Write an exact copy of the entries below that leaves out all pictures.

▶ _DATA PROVIDED_:
- Opening Delimiter -
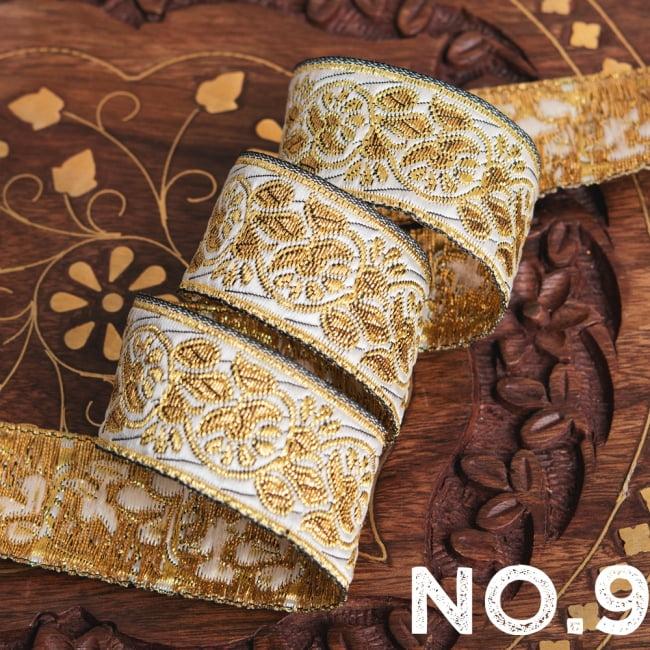 約9m ロール売り〔各色あり〕チロリアンテープ 美しい光沢感 更紗模様のブロケード〔幅:約2.3cm〕 16 -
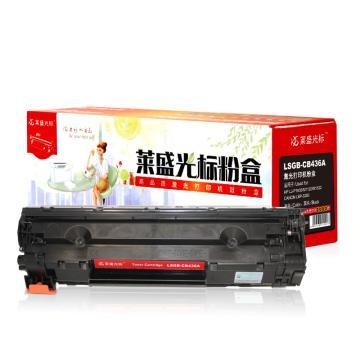 莱盛光标 硒鼓,LSGB-CB436A 适配机型HP LJ-P1505/M1120/M1522 CANON LBP-3250 单位:个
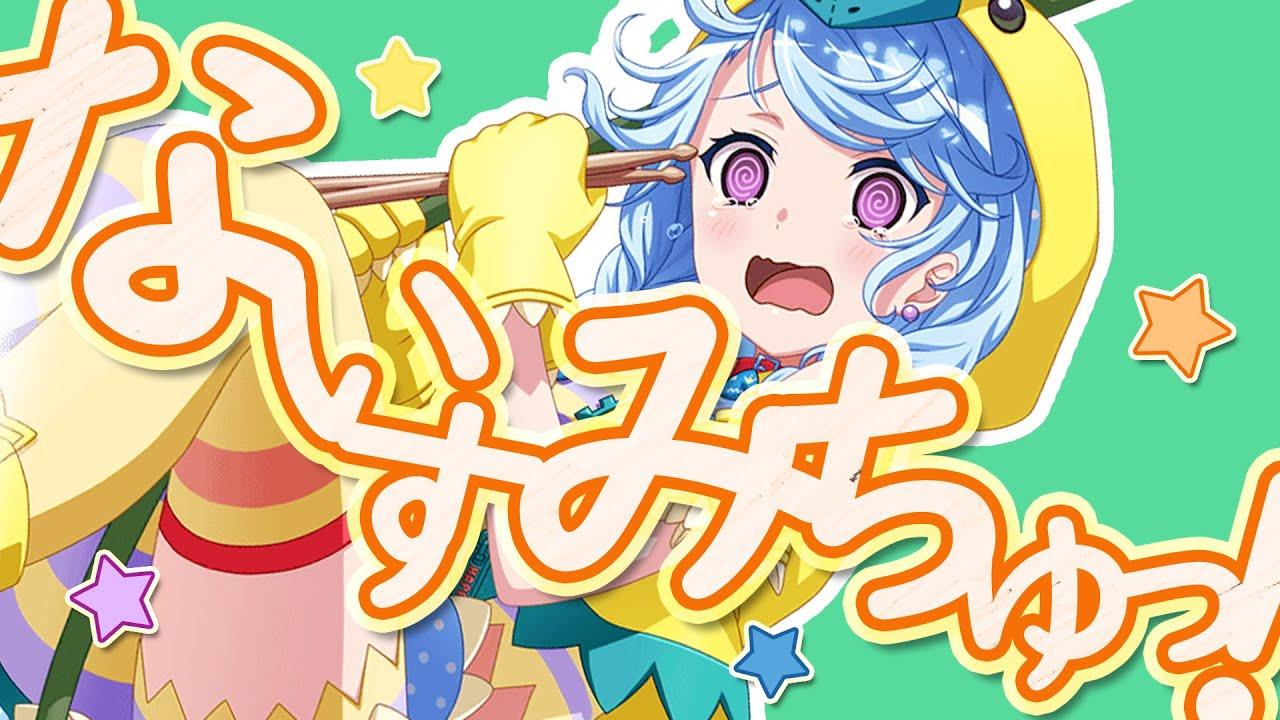 [バンドリ!][Expert] BanG Dream! #593 ないすみちゅっ! (歌詞付き)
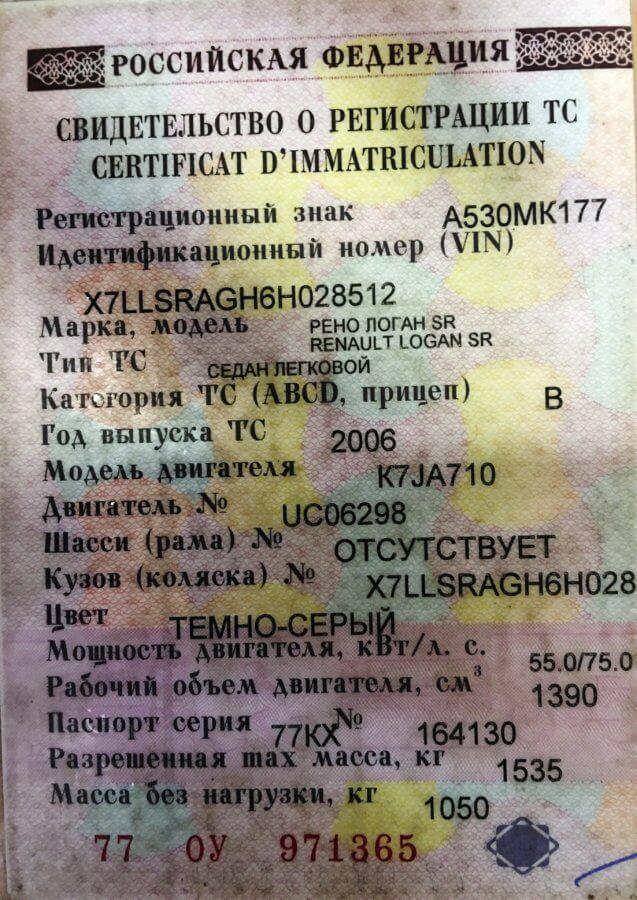 пример свидетельства о регистрации транспортного средства рено логан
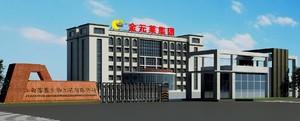 江西菲蓝生物工程有限公司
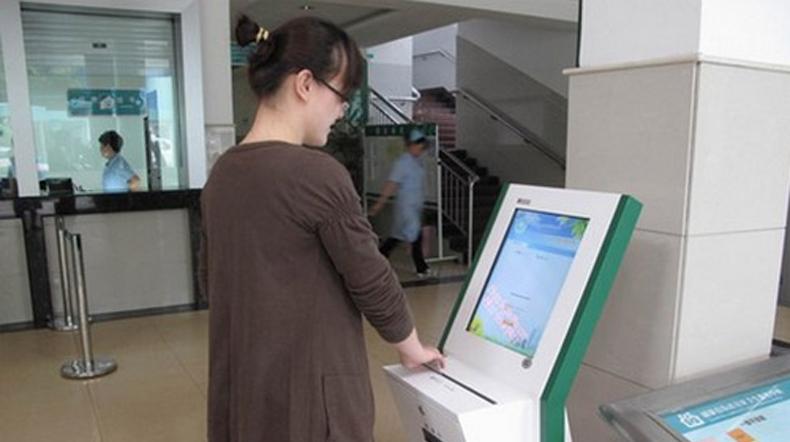 医院信息展示方案--广州磐众智能科技有限公司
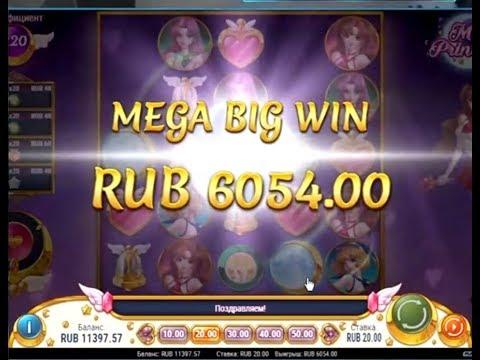Занос в Moon Princess 🔥🔥🔥 Mega Big Win Х300 - СТРИМ КАЗИНО - (Игровые автоматы и слоты онлайн)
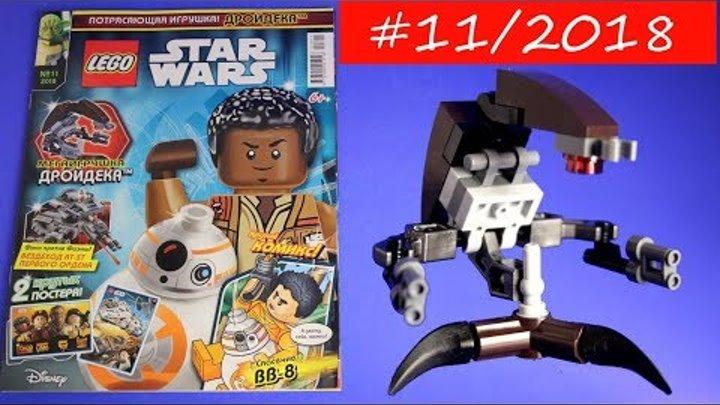 Журнал Lego Star Wars (Лего Зведные войны) # 11 2018 Обзор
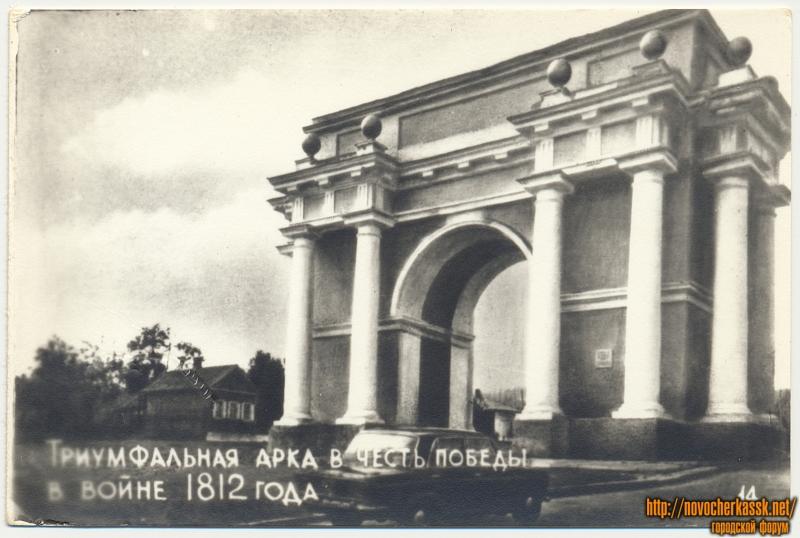 Триумфальная арка в честь победы в войне 1812 года
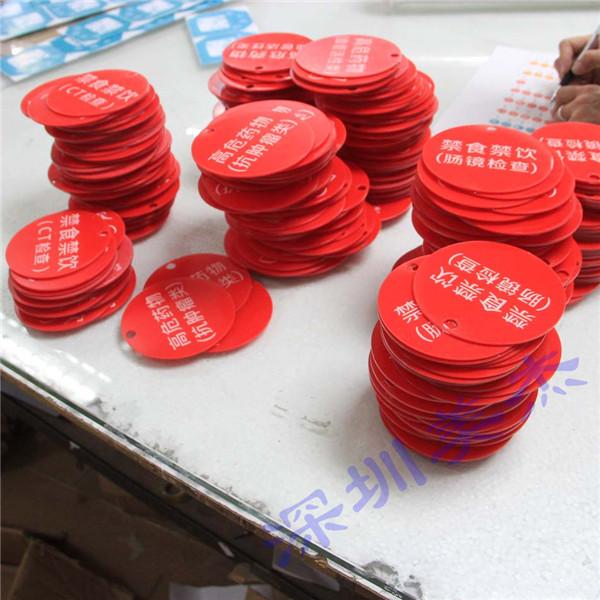 亚克力标识牌  广泛用于各行各业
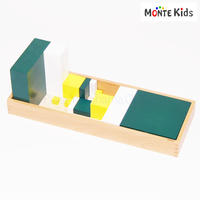 【MONTE Kids】MK-050  3の累乗キューブ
- Closing Delimiter -
▶ _TASK SOLUTION_:
 約9m ロール売り〔各色あり〕チロリアンテープ 美しい光沢感 更紗模様のブロケード〔幅:約2.3cm〕 16 -
 莱盛光标 硒鼓,LSGB-CB436A 适配机型HP LJ-P1505/M1120/M1522 CANON LBP-3250 单位:个
 [バンドリ!][Expert] BanG Dream! #593 ないすみちゅっ! (歌詞付き)
 пример свидетельства о регистрации транспортного средства рено логан
 江西菲蓝生物工程有限公司
 医院信息展示方案--广州磐众智能科技有限公司
Занос в Moon Princess 🔥🔥🔥 Mega Big Win Х300 - СТРИМ КАЗИНО - (Игровые автоматы и слоты онлайн)
 Журнал Lego Star Wars (Лего Зведные войны) # 11 2018 Обзор
 Триумфальная арка в честь победы в войне 1812 года
 亚克力标识牌  广泛用于各行各业
 【MONTE Kids】MK-050  3の累乗キューブ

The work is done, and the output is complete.